Movie Review: Complex 'Argo' showcases Affleck's directing skills
October 18, 2012
When I saw Ben Affleck’s directorial debut a few years ago, I was pleasantly surprised. But now, in his third feature “Argo,” my high expectations were not only met, but exceeded. Affleck may be an A-list actor, but he’s also now on my list of all-time favorite directors.
“Argo,” which also stars Affleck in the midst of an all-star ensemble cast, is based on a true story from the Iranian hostage crisis of the early 1980s. While most of the American embassy workers had been taken hostage, six escaped unnoticed to the nearby Canadian ambassador’s house. The film is the story of the covert mission to get them home safely by creating a fake Hollywood sci-fi movie and smuggling them out as filmmakers on a location scout.

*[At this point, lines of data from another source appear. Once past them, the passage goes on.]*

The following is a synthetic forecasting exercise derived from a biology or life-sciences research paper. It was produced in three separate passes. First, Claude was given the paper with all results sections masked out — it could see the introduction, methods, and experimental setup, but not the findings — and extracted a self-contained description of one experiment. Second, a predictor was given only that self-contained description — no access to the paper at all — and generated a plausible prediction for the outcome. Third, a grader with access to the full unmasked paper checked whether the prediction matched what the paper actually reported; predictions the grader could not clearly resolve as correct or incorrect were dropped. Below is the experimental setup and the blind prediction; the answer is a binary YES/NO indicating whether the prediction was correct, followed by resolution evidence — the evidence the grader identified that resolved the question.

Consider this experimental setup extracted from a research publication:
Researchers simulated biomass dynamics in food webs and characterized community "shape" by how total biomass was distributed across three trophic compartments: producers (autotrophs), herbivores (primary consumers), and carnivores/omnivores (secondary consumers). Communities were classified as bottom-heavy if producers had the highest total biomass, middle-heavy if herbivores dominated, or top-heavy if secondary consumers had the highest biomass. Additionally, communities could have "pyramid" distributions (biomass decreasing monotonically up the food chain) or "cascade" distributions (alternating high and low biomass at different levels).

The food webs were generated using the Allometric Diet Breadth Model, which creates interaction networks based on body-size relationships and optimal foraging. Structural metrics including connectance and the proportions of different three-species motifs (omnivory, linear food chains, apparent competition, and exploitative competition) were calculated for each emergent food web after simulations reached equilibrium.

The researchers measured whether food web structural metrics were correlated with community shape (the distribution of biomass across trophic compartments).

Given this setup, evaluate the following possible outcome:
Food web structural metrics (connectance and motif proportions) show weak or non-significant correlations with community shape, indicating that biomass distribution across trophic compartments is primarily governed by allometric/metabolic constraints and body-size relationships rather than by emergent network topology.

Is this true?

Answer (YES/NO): NO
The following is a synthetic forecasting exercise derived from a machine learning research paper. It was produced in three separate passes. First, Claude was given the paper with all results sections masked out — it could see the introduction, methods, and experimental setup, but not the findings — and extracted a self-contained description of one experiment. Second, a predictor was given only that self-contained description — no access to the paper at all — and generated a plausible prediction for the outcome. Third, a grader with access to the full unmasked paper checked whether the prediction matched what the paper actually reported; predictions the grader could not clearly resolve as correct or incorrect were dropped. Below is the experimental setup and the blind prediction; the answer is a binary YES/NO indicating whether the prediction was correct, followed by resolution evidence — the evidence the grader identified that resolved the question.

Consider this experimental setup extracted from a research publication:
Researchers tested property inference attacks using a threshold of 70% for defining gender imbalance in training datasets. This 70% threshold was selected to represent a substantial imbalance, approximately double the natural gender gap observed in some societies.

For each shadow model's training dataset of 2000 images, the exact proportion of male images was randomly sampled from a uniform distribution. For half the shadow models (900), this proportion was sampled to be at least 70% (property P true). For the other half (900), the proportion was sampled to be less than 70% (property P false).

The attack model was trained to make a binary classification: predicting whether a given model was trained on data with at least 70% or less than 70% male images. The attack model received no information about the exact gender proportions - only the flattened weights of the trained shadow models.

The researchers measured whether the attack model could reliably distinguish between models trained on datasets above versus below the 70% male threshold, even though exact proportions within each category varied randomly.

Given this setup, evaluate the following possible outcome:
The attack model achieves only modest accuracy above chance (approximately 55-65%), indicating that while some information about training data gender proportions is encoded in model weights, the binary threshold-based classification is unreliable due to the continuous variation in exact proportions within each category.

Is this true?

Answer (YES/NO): NO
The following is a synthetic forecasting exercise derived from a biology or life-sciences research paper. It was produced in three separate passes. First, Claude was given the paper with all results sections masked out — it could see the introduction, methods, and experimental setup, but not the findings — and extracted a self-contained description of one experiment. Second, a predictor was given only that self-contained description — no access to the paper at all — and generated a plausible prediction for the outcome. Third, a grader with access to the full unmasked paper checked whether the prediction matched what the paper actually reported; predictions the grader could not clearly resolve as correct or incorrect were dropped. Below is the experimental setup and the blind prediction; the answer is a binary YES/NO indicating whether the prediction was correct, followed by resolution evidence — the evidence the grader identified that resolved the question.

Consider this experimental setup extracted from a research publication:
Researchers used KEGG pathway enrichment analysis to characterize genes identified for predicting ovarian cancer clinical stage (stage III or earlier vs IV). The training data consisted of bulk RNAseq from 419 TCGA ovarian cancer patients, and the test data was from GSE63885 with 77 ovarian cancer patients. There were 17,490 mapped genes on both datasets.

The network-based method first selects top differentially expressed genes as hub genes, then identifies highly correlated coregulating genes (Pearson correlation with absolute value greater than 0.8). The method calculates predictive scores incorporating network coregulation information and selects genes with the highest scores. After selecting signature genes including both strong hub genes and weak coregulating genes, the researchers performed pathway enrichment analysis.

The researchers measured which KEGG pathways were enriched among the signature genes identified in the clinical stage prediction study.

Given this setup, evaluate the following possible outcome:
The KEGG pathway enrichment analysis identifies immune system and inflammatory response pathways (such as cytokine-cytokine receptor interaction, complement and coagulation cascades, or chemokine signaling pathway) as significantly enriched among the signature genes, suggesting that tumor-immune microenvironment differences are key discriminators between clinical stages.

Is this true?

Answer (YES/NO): NO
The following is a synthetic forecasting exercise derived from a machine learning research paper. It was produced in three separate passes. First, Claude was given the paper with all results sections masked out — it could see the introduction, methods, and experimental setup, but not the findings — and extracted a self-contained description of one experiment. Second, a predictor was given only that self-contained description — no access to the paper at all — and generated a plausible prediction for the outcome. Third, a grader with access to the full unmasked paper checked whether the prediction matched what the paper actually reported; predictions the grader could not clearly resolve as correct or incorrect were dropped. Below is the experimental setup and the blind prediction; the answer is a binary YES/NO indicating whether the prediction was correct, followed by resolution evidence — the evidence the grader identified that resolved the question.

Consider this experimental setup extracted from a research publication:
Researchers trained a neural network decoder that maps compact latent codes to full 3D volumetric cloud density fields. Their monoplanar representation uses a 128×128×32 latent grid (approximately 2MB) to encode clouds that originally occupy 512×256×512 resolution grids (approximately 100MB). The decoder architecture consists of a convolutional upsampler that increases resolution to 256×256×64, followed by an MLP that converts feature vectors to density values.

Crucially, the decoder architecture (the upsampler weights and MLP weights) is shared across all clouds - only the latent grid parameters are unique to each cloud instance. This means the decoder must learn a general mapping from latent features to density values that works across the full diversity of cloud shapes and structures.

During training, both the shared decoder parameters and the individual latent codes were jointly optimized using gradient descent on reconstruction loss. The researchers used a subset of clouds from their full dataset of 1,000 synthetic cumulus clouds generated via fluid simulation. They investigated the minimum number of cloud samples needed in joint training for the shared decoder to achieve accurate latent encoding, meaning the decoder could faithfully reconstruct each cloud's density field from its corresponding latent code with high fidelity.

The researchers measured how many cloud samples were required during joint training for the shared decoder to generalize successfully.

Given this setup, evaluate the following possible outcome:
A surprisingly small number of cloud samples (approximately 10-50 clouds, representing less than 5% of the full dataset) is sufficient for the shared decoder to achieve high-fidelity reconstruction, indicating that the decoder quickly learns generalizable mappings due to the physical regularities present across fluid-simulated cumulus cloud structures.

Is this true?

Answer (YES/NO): NO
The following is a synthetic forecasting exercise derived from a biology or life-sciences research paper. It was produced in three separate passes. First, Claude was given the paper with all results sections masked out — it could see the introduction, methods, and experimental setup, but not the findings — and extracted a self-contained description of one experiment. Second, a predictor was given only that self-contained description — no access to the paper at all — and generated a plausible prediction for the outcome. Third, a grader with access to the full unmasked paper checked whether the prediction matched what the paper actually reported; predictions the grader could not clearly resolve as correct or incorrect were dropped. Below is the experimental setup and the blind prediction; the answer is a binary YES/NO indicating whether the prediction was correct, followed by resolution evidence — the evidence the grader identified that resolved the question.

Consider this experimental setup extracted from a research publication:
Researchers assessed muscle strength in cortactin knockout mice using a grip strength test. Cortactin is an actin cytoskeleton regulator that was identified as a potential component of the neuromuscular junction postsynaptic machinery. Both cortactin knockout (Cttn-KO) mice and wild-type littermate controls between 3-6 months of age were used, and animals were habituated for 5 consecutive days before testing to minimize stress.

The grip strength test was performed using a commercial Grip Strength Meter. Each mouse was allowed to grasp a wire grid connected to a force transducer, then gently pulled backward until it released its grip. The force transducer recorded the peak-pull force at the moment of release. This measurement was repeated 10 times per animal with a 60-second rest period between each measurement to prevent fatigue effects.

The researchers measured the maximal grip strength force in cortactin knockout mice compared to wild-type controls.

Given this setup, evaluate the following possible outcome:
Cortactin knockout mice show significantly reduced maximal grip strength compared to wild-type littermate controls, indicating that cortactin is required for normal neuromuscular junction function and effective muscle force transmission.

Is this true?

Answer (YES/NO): NO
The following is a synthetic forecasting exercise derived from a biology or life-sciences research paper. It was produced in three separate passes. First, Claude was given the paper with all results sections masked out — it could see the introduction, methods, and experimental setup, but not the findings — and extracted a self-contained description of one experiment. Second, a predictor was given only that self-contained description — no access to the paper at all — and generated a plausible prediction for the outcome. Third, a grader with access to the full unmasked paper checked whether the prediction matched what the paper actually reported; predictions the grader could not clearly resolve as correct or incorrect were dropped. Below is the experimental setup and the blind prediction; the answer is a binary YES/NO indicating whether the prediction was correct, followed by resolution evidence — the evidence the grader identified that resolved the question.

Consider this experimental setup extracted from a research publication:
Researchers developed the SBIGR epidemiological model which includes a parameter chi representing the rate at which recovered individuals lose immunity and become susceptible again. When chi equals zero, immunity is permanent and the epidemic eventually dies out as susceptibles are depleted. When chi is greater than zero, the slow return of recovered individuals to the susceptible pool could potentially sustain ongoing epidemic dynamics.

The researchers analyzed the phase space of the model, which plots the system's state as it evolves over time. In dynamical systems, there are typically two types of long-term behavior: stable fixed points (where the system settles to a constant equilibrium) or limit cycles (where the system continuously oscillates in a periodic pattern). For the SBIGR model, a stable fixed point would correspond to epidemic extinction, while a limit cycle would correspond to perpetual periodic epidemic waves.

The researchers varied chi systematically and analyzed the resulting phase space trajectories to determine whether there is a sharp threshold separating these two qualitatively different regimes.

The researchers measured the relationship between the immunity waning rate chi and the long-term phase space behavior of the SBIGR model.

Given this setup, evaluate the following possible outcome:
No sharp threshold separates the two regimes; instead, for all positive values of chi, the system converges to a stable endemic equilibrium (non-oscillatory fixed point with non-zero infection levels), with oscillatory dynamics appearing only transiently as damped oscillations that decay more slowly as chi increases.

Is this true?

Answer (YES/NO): NO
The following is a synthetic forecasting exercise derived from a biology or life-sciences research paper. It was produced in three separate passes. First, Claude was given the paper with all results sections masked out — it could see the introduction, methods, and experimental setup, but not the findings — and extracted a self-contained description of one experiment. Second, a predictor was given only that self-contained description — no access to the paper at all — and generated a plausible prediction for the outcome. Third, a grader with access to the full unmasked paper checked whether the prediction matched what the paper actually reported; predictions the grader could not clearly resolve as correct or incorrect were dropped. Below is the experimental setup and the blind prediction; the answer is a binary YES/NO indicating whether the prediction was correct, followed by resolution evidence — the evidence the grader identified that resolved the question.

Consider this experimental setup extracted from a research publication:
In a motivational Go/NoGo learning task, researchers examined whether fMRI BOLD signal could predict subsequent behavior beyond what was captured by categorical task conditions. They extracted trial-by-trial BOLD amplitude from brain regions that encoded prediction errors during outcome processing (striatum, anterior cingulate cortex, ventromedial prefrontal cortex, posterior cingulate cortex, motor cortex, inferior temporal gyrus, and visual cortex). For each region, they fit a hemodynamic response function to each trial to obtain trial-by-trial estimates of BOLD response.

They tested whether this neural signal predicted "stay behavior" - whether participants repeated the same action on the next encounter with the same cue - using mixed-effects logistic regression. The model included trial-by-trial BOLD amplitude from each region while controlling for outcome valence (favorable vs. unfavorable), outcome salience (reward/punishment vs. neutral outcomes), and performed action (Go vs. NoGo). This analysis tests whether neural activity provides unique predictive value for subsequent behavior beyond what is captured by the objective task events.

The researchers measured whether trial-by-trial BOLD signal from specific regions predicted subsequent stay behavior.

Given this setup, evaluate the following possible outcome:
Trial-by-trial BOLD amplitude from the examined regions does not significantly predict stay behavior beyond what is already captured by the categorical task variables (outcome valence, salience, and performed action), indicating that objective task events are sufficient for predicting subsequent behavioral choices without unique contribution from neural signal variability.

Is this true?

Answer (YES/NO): NO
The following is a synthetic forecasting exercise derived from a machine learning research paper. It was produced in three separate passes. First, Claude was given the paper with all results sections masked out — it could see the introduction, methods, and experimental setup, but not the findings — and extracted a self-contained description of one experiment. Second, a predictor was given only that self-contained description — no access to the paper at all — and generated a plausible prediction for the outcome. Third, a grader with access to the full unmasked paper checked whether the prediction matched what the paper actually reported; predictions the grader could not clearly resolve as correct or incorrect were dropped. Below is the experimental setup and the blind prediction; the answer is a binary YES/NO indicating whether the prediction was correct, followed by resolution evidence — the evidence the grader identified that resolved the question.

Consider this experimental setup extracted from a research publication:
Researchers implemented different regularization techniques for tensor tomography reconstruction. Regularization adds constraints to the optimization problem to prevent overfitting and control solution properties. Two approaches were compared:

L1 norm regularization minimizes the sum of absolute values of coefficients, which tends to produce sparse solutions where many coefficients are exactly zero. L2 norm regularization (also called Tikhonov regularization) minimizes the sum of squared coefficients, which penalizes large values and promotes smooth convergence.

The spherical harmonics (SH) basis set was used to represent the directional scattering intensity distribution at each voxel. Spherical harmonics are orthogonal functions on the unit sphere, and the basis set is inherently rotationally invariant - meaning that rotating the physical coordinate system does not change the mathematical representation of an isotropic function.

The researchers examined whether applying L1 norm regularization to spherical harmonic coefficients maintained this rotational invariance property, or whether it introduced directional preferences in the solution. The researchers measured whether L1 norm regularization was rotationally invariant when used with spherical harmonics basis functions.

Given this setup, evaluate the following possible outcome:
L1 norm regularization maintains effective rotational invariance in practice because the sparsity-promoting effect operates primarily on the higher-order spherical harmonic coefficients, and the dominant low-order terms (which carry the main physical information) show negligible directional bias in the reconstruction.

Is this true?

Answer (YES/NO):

The tone of the film is a mixture of the usual Cold War-era spy drama, such as “The Good Shepherd” or “Tinker Tailor Soldier Spy,” with a hint of heist film thrown in, like “Ocean’s Eleven." The film as a whole is well-written with a tight but layered story that weaves between the different characters involved in the mission — the Americans trapped in Iran, various CIA and State Department agents and the team in Hollywood setting up the fake film — with Affleck’s character connecting them all. It was taut and suspenseful, but there were comedic scenes to break some of the tension, and the humor was wonderfully dry and clever. John Goodman and Alan Arkin were especially hilarious stealing scenes as the two Hollywood hitters in on the operation.
Set around 1980, the movie looked and felt completely authentic. From the clothes to the set dressing to the film stock, the production design and mood of the movie ground the viewer in history. Affleck also used different types of film, such as news coverage and home videos, to help tell the story and to keep the more plot-heavy parts of the movie from getting stale. The overall effect was a rich period piece that perfectly balanced tension and suspense with enough wit to keep things interesting.
Some may scoff at the idea of a high-profile actor like Ben Affleck turning to directing, but if he continues to make films like “Argo,” then I’m sure he’ll join Clint Eastwood in cinematic history as one of the few A-listers with successful careers on both sides of the camera.